**Goal**
Write each line exactly as it stands, from the line containing "As documented here, comparing" through the end of the data.

Source records:
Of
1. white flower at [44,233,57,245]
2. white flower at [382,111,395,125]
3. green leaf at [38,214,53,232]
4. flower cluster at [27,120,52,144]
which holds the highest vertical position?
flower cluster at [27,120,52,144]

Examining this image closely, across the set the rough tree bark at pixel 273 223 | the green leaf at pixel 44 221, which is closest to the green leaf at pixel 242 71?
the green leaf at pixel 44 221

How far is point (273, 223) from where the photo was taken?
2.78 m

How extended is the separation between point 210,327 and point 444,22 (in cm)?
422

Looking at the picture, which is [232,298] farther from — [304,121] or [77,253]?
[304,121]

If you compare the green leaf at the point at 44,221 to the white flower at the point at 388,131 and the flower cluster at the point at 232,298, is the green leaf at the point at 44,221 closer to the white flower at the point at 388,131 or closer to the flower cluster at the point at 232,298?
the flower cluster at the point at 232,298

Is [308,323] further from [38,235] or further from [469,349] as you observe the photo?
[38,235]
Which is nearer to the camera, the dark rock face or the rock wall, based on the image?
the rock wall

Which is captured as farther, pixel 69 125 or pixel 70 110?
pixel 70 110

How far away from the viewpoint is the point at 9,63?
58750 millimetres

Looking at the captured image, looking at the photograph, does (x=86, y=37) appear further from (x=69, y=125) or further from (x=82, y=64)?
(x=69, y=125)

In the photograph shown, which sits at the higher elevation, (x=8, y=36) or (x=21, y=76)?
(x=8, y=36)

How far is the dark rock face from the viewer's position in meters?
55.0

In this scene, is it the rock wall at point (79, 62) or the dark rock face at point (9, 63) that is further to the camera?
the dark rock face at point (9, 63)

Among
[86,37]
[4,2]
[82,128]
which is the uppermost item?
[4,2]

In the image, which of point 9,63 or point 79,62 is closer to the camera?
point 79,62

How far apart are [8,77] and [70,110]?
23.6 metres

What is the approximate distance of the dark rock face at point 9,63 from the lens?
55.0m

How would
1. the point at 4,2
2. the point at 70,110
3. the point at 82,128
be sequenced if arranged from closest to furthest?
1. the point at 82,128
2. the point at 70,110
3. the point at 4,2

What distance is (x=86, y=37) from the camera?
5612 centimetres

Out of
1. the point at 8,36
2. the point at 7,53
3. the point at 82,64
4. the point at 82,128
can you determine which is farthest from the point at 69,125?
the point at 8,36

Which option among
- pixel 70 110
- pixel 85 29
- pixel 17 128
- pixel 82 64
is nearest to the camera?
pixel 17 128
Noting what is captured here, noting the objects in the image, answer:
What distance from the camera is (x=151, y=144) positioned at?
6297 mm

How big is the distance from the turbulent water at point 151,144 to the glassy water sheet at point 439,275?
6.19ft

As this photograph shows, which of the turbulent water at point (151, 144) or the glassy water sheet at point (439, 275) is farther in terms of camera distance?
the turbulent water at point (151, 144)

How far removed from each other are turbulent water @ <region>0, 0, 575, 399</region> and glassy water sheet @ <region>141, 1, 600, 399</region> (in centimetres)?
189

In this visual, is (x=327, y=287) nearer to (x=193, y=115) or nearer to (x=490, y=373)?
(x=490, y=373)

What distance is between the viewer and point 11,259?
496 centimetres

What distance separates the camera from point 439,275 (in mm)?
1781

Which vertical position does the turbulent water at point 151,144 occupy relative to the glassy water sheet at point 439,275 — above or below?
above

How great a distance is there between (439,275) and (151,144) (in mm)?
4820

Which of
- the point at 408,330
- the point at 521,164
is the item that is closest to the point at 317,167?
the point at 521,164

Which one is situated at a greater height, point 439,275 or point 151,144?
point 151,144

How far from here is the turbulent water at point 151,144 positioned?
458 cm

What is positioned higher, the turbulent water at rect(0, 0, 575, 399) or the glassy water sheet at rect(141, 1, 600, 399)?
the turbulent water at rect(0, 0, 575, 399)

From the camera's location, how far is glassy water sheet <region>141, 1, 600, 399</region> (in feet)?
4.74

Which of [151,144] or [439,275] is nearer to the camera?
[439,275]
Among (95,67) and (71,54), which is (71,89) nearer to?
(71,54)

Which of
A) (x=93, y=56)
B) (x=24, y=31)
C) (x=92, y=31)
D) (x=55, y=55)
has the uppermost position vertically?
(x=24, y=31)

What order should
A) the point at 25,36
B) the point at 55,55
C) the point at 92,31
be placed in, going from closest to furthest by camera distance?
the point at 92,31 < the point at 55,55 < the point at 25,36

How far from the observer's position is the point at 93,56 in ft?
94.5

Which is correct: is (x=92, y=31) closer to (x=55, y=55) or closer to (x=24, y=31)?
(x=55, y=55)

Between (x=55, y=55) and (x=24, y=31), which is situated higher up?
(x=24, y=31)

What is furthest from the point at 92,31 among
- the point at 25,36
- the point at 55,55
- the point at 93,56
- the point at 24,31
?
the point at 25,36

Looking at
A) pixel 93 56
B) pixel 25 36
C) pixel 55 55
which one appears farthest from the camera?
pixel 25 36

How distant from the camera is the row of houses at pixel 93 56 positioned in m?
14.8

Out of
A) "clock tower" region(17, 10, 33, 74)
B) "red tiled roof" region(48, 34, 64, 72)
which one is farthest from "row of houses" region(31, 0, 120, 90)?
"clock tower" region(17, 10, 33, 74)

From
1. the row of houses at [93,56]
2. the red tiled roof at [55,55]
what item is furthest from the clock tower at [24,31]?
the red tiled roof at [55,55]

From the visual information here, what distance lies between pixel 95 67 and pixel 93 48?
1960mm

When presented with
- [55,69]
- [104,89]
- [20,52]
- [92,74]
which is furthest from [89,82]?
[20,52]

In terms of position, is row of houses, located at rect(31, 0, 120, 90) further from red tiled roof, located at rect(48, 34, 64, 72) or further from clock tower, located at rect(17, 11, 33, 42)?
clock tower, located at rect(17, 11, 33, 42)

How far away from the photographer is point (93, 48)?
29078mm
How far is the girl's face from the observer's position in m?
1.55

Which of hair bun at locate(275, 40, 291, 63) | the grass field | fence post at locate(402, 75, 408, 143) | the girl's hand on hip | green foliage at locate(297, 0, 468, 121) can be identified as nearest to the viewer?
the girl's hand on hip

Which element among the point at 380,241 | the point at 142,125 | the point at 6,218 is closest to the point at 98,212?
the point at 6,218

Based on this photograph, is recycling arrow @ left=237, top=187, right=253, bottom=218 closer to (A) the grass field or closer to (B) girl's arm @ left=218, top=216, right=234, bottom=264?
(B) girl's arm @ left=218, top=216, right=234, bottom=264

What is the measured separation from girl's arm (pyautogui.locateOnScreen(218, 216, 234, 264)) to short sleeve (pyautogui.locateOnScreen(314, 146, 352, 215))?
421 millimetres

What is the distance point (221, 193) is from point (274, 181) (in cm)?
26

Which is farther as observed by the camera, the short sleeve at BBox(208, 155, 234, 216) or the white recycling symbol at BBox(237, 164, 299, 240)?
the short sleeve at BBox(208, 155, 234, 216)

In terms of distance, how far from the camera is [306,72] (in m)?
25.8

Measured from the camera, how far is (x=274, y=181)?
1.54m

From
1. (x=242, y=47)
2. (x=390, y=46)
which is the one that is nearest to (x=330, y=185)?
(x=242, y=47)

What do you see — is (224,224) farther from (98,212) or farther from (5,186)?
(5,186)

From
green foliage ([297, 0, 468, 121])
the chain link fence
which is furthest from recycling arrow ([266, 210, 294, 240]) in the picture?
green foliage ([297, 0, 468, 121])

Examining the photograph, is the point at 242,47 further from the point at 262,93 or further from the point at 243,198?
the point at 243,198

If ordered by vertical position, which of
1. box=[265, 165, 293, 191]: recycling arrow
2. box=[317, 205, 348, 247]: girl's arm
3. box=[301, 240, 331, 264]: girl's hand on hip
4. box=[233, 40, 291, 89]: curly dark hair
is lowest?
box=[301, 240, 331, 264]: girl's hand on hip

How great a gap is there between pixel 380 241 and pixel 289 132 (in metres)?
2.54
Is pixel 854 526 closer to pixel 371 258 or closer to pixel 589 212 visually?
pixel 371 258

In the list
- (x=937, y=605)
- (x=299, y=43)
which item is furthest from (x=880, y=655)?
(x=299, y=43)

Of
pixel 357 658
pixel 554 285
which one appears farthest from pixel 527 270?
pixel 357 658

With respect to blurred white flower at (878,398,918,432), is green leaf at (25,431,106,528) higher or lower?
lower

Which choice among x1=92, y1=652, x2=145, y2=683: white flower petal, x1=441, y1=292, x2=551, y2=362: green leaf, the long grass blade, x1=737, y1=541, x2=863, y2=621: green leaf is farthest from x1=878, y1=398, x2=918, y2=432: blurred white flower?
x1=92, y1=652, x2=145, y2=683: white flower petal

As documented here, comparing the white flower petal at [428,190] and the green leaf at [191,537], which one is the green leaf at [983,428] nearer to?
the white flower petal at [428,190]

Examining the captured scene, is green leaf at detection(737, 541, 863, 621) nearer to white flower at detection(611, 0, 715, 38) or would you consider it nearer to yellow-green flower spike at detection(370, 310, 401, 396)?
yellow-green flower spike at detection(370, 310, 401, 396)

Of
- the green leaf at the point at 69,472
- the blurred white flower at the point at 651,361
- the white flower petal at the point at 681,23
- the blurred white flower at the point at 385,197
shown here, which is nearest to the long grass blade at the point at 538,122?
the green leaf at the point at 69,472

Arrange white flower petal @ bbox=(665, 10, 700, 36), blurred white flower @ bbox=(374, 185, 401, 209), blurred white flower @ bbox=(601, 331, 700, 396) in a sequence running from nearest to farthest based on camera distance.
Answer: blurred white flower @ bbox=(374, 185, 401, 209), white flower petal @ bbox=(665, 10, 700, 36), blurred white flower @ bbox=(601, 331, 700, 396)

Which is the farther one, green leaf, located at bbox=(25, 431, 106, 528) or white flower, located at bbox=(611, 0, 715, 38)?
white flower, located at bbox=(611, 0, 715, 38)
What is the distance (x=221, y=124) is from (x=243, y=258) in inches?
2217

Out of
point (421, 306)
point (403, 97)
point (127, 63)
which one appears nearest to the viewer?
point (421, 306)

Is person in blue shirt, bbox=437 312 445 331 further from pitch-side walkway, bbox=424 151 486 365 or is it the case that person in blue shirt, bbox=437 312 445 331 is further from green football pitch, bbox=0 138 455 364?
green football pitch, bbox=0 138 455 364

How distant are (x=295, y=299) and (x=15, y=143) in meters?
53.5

**Result of this task**
As documented here, comparing the white flower petal at [428,190] and the green leaf at [191,537], which one is the green leaf at [983,428] nearer to?
the white flower petal at [428,190]

Examining the captured scene, is green leaf at detection(737, 541, 863, 621) nearer to white flower at detection(611, 0, 715, 38) or would you consider it nearer to yellow-green flower spike at detection(370, 310, 401, 396)?
yellow-green flower spike at detection(370, 310, 401, 396)

Of
- the green leaf at the point at 69,472
- the blurred white flower at the point at 651,361
- the white flower petal at the point at 681,23
- the blurred white flower at the point at 385,197
shown here, which is nearest to the long grass blade at the point at 538,122?
the green leaf at the point at 69,472

Arrange white flower petal @ bbox=(665, 10, 700, 36), blurred white flower @ bbox=(374, 185, 401, 209), blurred white flower @ bbox=(601, 331, 700, 396) in a sequence running from nearest to farthest based on camera distance.
Answer: blurred white flower @ bbox=(374, 185, 401, 209), white flower petal @ bbox=(665, 10, 700, 36), blurred white flower @ bbox=(601, 331, 700, 396)

Which is the farther one, green leaf, located at bbox=(25, 431, 106, 528) or white flower, located at bbox=(611, 0, 715, 38)?
white flower, located at bbox=(611, 0, 715, 38)
What is the distance (x=221, y=124) is from (x=243, y=258) in inches?
2217

Out of
point (421, 306)
point (403, 97)
point (127, 63)
which one appears nearest to the viewer?
point (421, 306)

Is person in blue shirt, bbox=437 312 445 331 further from pitch-side walkway, bbox=424 151 486 365 or is it the case that person in blue shirt, bbox=437 312 445 331 is further from green football pitch, bbox=0 138 455 364?
green football pitch, bbox=0 138 455 364

How distant are (x=295, y=299) and (x=15, y=143) in meters?
53.5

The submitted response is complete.